Betty Atkinson, his wife, put it plainly: Carson is a “very strong candidate.”

Repeatedly throughout the store, people young and old talked excitedly their chance to see Carson, whom conservatives see as an antidote to the establishment politics of compromise. Robin Ellison and her daughter, Bailey, a first-time voter at 19, were “thrilled” to meet Carson. Winthrop University students Sydney Hankinson and Ashley Ricciardi said they wanted to meet Carson in person after seeing him on television.

Carson makes no apologies, blames ‘the media’

After signing hundreds of books, Carson made no apologies as he answered questions from reporters for about four minutes.

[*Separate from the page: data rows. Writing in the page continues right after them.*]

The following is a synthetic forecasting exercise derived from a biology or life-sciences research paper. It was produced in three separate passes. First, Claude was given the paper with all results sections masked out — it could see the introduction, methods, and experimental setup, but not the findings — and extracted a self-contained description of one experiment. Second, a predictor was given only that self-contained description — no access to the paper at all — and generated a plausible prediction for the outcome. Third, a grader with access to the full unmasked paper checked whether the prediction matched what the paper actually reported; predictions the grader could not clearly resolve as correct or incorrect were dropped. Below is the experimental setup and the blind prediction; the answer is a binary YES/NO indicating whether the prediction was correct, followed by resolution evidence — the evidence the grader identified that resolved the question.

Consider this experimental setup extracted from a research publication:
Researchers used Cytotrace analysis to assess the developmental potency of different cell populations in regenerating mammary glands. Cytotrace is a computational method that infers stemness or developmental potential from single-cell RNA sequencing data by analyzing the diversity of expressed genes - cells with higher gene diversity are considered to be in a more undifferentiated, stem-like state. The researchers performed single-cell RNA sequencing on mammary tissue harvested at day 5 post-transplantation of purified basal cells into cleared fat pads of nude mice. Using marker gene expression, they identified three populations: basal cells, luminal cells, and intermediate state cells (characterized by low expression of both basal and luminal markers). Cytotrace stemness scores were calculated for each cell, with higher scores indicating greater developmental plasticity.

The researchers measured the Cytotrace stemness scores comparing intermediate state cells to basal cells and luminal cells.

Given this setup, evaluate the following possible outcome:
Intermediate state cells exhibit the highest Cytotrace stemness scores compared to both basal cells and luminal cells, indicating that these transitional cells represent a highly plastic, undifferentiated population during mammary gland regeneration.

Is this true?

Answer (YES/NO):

Carson created an uproar last week when he told CNN, “The likelihood of Hitler being able to accomplish his goals would have been greatly diminished if the people had been armed.”

That came after Carson has made remarks in recent weeks about whether a Muslim should be president, that teachers should be armed in classrooms, and how, if he were targeted by a mass shooter, he would rush the gunman.

Carson is unapologetic about what he says is the right of Americans to have almost unlimited access to weapons, claiming “the media” is trying to make more of his recent remarks.

“Listen carefully to what I said and not what the media says,” Carson said, adding that the “Second Amendment is extremely important.”

When asked what he would do to address the string of U.S. mass shootings, most recently at an Oregon community college, Carson said the solution is “thinking proactively and learn from these situations” – but he offered no specifics on how to stop or reduce the number of shootings.

Americans want a president who has “accomplishments,” Carson said.

When asked about his accomplishments, Carson spoke of his career as a neurosurgeon and the success and awards his medical practice has enjoyed.

As for his rise in the polls, Carson made it clear that he believes that his message of less government – long popular with staunchly conservative voters – is taking hold.

“People are starting to think for themselves,” he said.

Andrew Dys: 803-329-4065

Read for yourself

When asked about his recent controversial remarks, Republican presidential candidate Ben Carson encouraged voters to “listen carefully to what I say,” blaming “the media” for twisting his words. Here are those words:

On the Holocaust

“I think the likelihood of Hitler being able to accomplish his goals would have been greatly diminished if the people had been armed,” Carson told CNN last week. “I’m telling you there is a reason these dictatorial people take the guns first.”

On the Oregon mass shooting

“Not only would I probably not cooperate with him, I would not just stand there and let him shoot me,” Carson told FOX News earlier this month. “I would say, ‘Hey guys, everybody attack him. He may shoot me, but he can’t get us all.’ ”

On whether a Muslim should be president

“I would not advocate that we put a Muslim in charge of this nation,” he told NBC last month. “I absolutely would not agree with that.”